Not to forget, as is often said, “It’s lonely at the top”. Being so focused on attaining power would ultimately just rob us of meaningful relationships and stillness. Every person we meet is potentially a pawn that we could manipulate to suit our own needs. Every minute we have on our hands is spent on maintaining our position.

All of that power, and for what? Would it all matter when we can’t take any of that with us to our graves?

Throughout the ages, literature and pop culture has continuously reminded us of the futility of power when the vicissitude of time renders its toll.

When we watch the Godfather, we are conferred the Shakespearean tragedy of Michael Corleone, who initially took his father’s place as Mafia boss only to protect his family. But he stayed in the game long enough until he no longer knew why he was in it anymore. His power rose, the family business prospered, his enemies vanquished — At the cost of ordering his own brother’s death, being separated from his wife, and losing his closest allies. In the end he was just a powerful man, as he grieved the younger days when everyone was alive and happy.

When we listen to Hurt by Johnny Cash, we hear the voice of a lonely, dying man. Hurt was originally written by another musician, Trent Reznor, yet he masterfully used Reznor’s lyrics to tell his own story and evoke his own pain. “You could have it all,” Cash’s weathered voice sang, “My empire of dirt.” It’s painful to see a man who had literally built an empire in the music industry, whose image has achieved legendary, almost mythical status, be at his most vulnerable. The song gives us a picture of his long struggle with drugs and alcohol, and that no matter how famous or wealthy he became, he was never satisfied. Now, lonesome after his wife had passed away, and he himself was about to knock on heaven’s door — He lamented over his long life and regretted not being able to bring any of his riches with him.

It’s comparable to Percy Shelley’s acclaimed poem, Ozymandias. In it, Shelley mused on the fate of ancient empires, how time rendered them insignificant. Statues of pompous leaders that once stood so tall, now crumbled into dust, leaving only a small fragment of its whole history for future generations to remember.

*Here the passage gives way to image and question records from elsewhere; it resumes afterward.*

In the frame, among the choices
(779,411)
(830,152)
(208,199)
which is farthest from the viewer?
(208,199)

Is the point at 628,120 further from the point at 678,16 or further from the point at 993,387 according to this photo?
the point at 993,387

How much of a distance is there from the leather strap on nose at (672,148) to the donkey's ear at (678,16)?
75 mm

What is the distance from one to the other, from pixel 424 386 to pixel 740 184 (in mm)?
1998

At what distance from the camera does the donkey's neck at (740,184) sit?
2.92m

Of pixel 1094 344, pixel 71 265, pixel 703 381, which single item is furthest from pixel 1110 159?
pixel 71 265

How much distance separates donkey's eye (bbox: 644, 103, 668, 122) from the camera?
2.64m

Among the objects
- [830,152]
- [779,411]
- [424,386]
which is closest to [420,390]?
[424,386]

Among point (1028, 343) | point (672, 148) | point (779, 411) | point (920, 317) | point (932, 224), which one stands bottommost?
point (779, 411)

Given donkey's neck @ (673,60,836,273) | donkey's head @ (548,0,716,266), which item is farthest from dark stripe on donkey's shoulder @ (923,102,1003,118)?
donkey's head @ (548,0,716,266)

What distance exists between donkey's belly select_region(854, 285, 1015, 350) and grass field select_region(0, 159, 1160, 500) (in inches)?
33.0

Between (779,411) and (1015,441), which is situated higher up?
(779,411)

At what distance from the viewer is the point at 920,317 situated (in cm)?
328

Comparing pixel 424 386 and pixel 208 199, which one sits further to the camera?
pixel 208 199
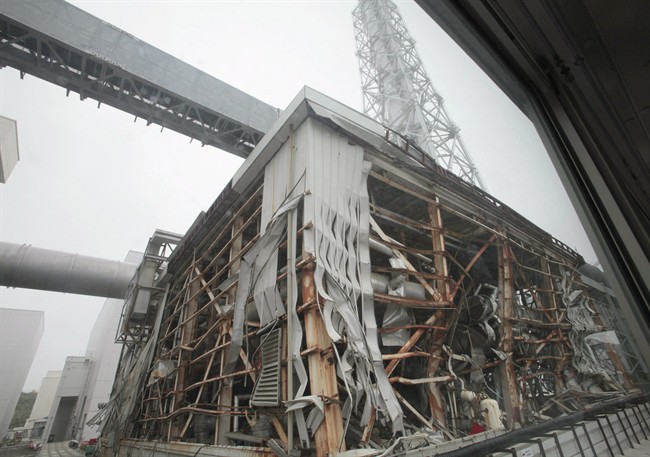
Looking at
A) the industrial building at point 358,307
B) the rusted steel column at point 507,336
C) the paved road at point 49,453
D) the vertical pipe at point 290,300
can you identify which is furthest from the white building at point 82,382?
the rusted steel column at point 507,336

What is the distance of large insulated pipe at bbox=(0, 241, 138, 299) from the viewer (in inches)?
442

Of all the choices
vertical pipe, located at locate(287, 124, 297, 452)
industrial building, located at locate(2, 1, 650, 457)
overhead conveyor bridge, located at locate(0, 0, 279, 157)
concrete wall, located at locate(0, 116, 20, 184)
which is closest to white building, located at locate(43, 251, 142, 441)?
industrial building, located at locate(2, 1, 650, 457)

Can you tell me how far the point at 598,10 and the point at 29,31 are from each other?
12722mm

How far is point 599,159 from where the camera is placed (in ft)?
4.26

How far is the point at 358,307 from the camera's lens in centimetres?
486

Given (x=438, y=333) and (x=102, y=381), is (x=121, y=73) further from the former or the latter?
(x=102, y=381)

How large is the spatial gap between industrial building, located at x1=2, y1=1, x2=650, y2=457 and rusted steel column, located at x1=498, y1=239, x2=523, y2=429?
0.10ft

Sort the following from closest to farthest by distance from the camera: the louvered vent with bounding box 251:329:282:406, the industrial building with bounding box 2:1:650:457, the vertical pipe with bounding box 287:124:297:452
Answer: the industrial building with bounding box 2:1:650:457, the vertical pipe with bounding box 287:124:297:452, the louvered vent with bounding box 251:329:282:406

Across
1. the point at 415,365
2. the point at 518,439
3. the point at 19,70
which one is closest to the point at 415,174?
the point at 415,365

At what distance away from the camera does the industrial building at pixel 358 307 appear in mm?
2732

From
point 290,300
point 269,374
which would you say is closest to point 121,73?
point 290,300

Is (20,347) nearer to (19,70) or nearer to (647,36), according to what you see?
(19,70)

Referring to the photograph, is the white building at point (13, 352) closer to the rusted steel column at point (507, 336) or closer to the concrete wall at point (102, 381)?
the concrete wall at point (102, 381)

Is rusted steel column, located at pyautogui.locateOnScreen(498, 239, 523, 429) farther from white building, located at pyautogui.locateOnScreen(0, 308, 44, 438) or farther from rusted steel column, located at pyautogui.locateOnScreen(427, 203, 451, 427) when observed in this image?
white building, located at pyautogui.locateOnScreen(0, 308, 44, 438)
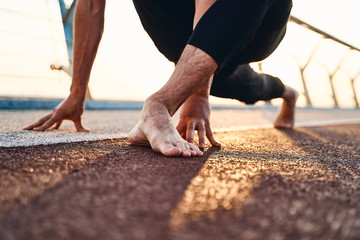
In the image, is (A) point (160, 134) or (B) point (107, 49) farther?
(B) point (107, 49)

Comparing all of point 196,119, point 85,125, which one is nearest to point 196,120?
point 196,119

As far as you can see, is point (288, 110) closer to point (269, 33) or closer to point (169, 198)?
point (269, 33)

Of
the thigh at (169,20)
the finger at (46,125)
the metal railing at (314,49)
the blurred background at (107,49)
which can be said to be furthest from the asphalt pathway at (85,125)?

The poem illustrates an ancient statue, on which it says,

“My name is Ozymandias, King of Kings;
Look on my Works, ye Mighty, and despair!
Nothing beside remains. Round the decay
Of that colossal Wreck, boundless and bare
The lone and level sands stretch far away.”

The antidote to being swayed by the seductive forces of power, as I’ve discussed numerous times before, is to always be more concerned about being a good person than about your work. If you invest in your inner life and your moral reservoir, you would always have the strength to value what’s truly important.

Keep in mind that here and now are what matter. If your idea of happiness is tied to achieving things, you’ll never feel happy or satisfied. Because you’ll just find more things to crave for. While having aspirations is important, it’s not everything. Do your best to appreciate the company of your loved ones, and everything that you’re blessed to have in the current moment.

Also, remember that a very long way from now, so many of the things that we chase will ultimately fritter away, together with ourselves. Even something monumental as having a city named after you, as Alexandria was named after Alexander the Great, none of it would mean much if we wouldn’t even be alive to enjoy it.

As Marcus Aurelius reminded himself about the fate of Alexander the Great — In the end, the famous conqueror was buried in the same ground as his mule driver.